*** Opening Listed records ***

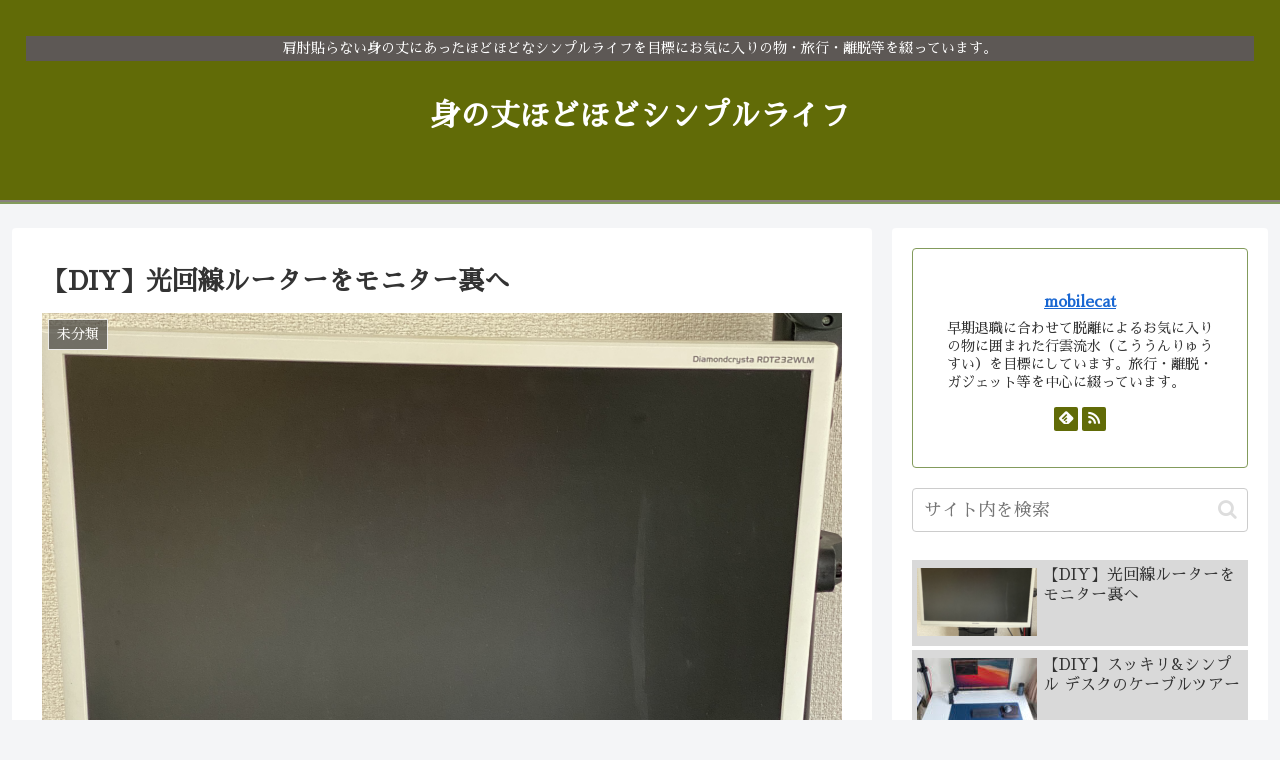

--- FILE ---
content_type: text/html; charset=utf-8
request_url: https://www.google.com/recaptcha/api2/aframe
body_size: 249
content:
<!DOCTYPE HTML><html><head><meta http-equiv="content-type" content="text/html; charset=UTF-8"></head><body><script nonce="VD2N5-KkRSiSnparms1ZPQ">/** Anti-fraud and anti-abuse applications only. See google.com/recaptcha */ try{var clients={'sodar':'https://pagead2.googlesyndication.com/pagead/sodar?'};window.addEventListener("message",function(a){try{if(a.source===window.parent){var b=JSON.parse(a.data);var c=clients[b['id']];if(c){var d=document.createElement('img');d.src=c+b['params']+'&rc='+(localStorage.getItem("rc::a")?sessionStorage.getItem("rc::b"):"");window.document.body.appendChild(d);sessionStorage.setItem("rc::e",parseInt(sessionStorage.getItem("rc::e")||0)+1);localStorage.setItem("rc::h",'1769910302083');}}}catch(b){}});window.parent.postMessage("_grecaptcha_ready", "*");}catch(b){}</script></body></html>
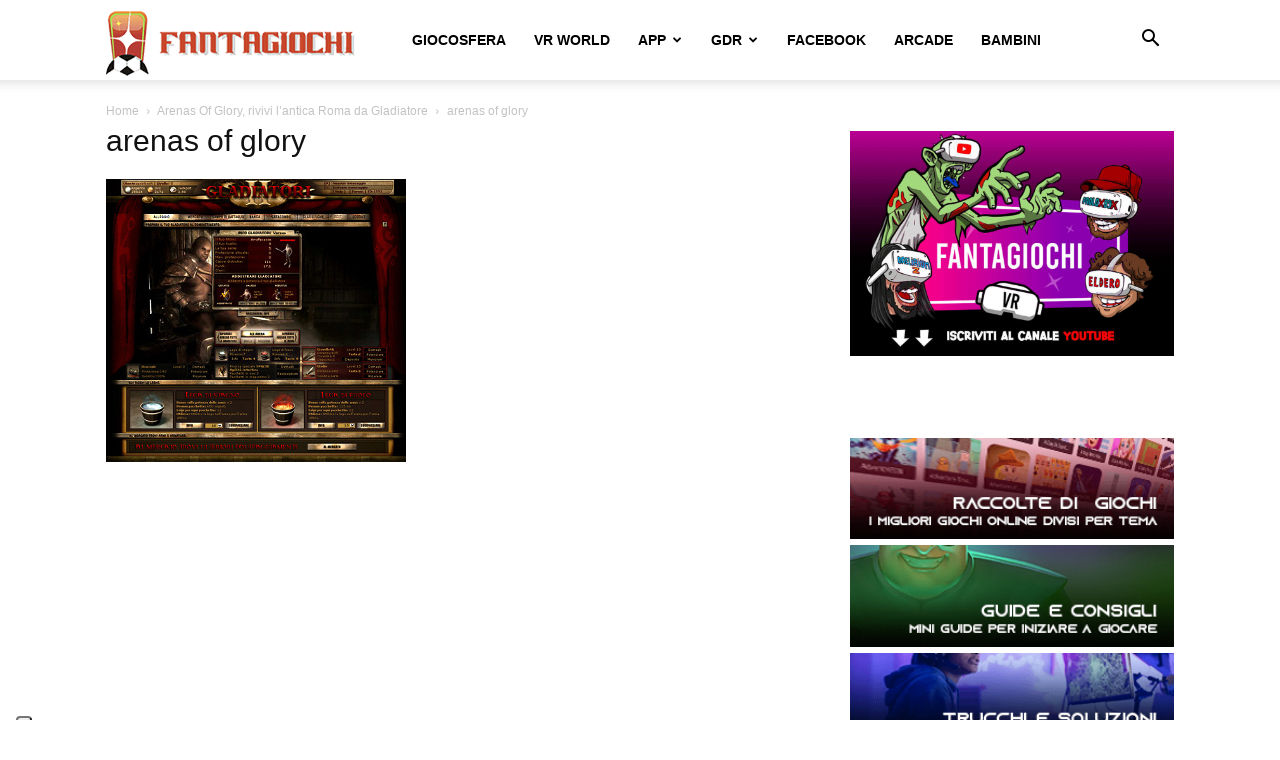

--- FILE ---
content_type: text/html; charset=utf-8
request_url: https://accounts.google.com/o/oauth2/postmessageRelay?parent=https%3A%2F%2Fwww.fantagiochi.it&jsh=m%3B%2F_%2Fscs%2Fabc-static%2F_%2Fjs%2Fk%3Dgapi.lb.en.2kN9-TZiXrM.O%2Fd%3D1%2Frs%3DAHpOoo_B4hu0FeWRuWHfxnZ3V0WubwN7Qw%2Fm%3D__features__
body_size: 161
content:
<!DOCTYPE html><html><head><title></title><meta http-equiv="content-type" content="text/html; charset=utf-8"><meta http-equiv="X-UA-Compatible" content="IE=edge"><meta name="viewport" content="width=device-width, initial-scale=1, minimum-scale=1, maximum-scale=1, user-scalable=0"><script src='https://ssl.gstatic.com/accounts/o/2580342461-postmessagerelay.js' nonce="j3PYYNpBlV1_HsAuJiFtyw"></script></head><body><script type="text/javascript" src="https://apis.google.com/js/rpc:shindig_random.js?onload=init" nonce="j3PYYNpBlV1_HsAuJiFtyw"></script></body></html>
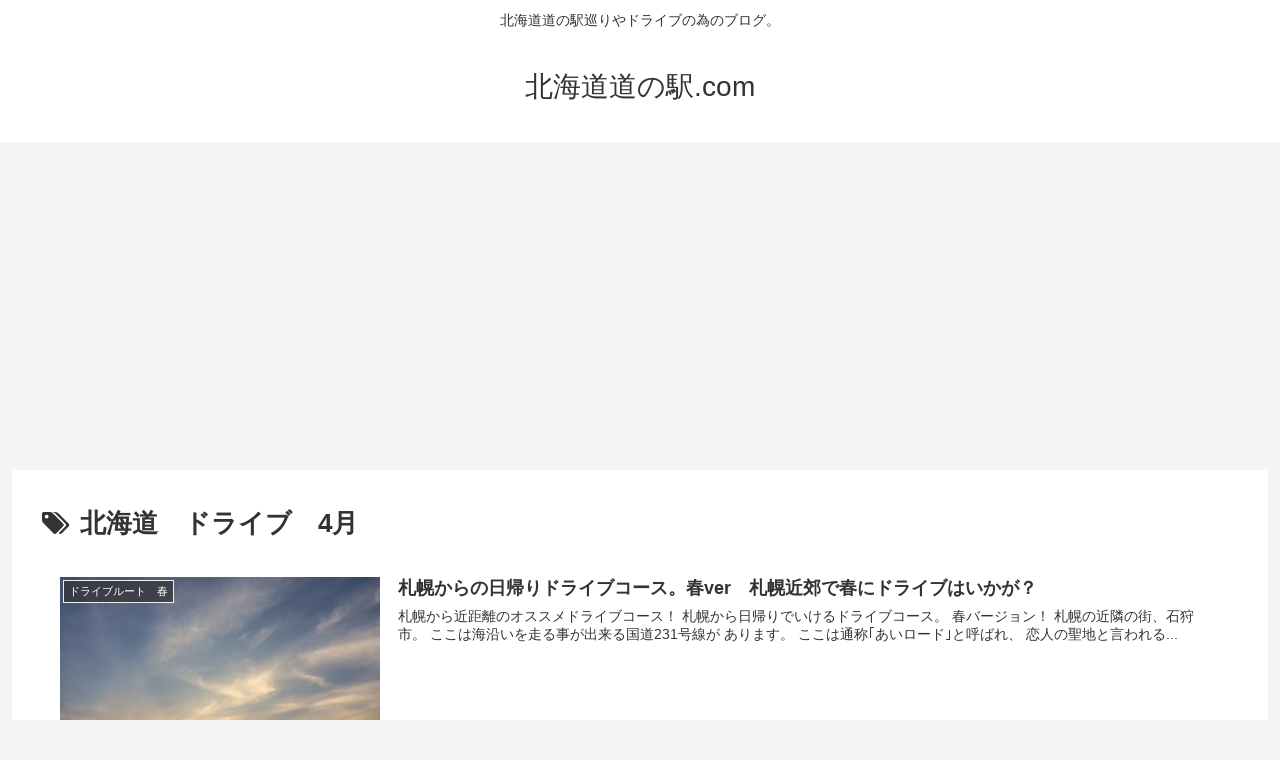

--- FILE ---
content_type: text/html; charset=utf-8
request_url: https://www.google.com/recaptcha/api2/aframe
body_size: 267
content:
<!DOCTYPE HTML><html><head><meta http-equiv="content-type" content="text/html; charset=UTF-8"></head><body><script nonce="DVA1J62PMNty6TDuhEtdZg">/** Anti-fraud and anti-abuse applications only. See google.com/recaptcha */ try{var clients={'sodar':'https://pagead2.googlesyndication.com/pagead/sodar?'};window.addEventListener("message",function(a){try{if(a.source===window.parent){var b=JSON.parse(a.data);var c=clients[b['id']];if(c){var d=document.createElement('img');d.src=c+b['params']+'&rc='+(localStorage.getItem("rc::a")?sessionStorage.getItem("rc::b"):"");window.document.body.appendChild(d);sessionStorage.setItem("rc::e",parseInt(sessionStorage.getItem("rc::e")||0)+1);localStorage.setItem("rc::h",'1768543725629');}}}catch(b){}});window.parent.postMessage("_grecaptcha_ready", "*");}catch(b){}</script></body></html>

*** Closing Listed records ***

Task objective — Write the data out again exactly, but without its images.

Reply to the exercise —
--- FILE ---
content_type: text/html; charset=utf-8
request_url: https://www.google.com/recaptcha/api2/aframe
body_size: 249
content:
<!DOCTYPE HTML><html><head><meta http-equiv="content-type" content="text/html; charset=UTF-8"></head><body><script nonce="VD2N5-KkRSiSnparms1ZPQ">/** Anti-fraud and anti-abuse applications only. See google.com/recaptcha */ try{var clients={'sodar':'https://pagead2.googlesyndication.com/pagead/sodar?'};window.addEventListener("message",function(a){try{if(a.source===window.parent){var b=JSON.parse(a.data);var c=clients[b['id']];if(c){var d=document.createElement('img');d.src=c+b['params']+'&rc='+(localStorage.getItem("rc::a")?sessionStorage.getItem("rc::b"):"");window.document.body.appendChild(d);sessionStorage.setItem("rc::e",parseInt(sessionStorage.getItem("rc::e")||0)+1);localStorage.setItem("rc::h",'1769910302083');}}}catch(b){}});window.parent.postMessage("_grecaptcha_ready", "*");}catch(b){}</script></body></html>

--- FILE ---
content_type: text/html; charset=utf-8
request_url: https://accounts.google.com/o/oauth2/postmessageRelay?parent=https%3A%2F%2Fwww.fantagiochi.it&jsh=m%3B%2F_%2Fscs%2Fabc-static%2F_%2Fjs%2Fk%3Dgapi.lb.en.2kN9-TZiXrM.O%2Fd%3D1%2Frs%3DAHpOoo_B4hu0FeWRuWHfxnZ3V0WubwN7Qw%2Fm%3D__features__
body_size: 161
content:
<!DOCTYPE html><html><head><title></title><meta http-equiv="content-type" content="text/html; charset=utf-8"><meta http-equiv="X-UA-Compatible" content="IE=edge"><meta name="viewport" content="width=device-width, initial-scale=1, minimum-scale=1, maximum-scale=1, user-scalable=0"><script src='https://ssl.gstatic.com/accounts/o/2580342461-postmessagerelay.js' nonce="j3PYYNpBlV1_HsAuJiFtyw"></script></head><body><script type="text/javascript" src="https://apis.google.com/js/rpc:shindig_random.js?onload=init" nonce="j3PYYNpBlV1_HsAuJiFtyw"></script></body></html>

--- FILE ---
content_type: text/html; charset=utf-8
request_url: https://www.google.com/recaptcha/api2/aframe
body_size: 267
content:
<!DOCTYPE HTML><html><head><meta http-equiv="content-type" content="text/html; charset=UTF-8"></head><body><script nonce="DVA1J62PMNty6TDuhEtdZg">/** Anti-fraud and anti-abuse applications only. See google.com/recaptcha */ try{var clients={'sodar':'https://pagead2.googlesyndication.com/pagead/sodar?'};window.addEventListener("message",function(a){try{if(a.source===window.parent){var b=JSON.parse(a.data);var c=clients[b['id']];if(c){var d=document.createElement('img');d.src=c+b['params']+'&rc='+(localStorage.getItem("rc::a")?sessionStorage.getItem("rc::b"):"");window.document.body.appendChild(d);sessionStorage.setItem("rc::e",parseInt(sessionStorage.getItem("rc::e")||0)+1);localStorage.setItem("rc::h",'1768543725629');}}}catch(b){}});window.parent.postMessage("_grecaptcha_ready", "*");}catch(b){}</script></body></html>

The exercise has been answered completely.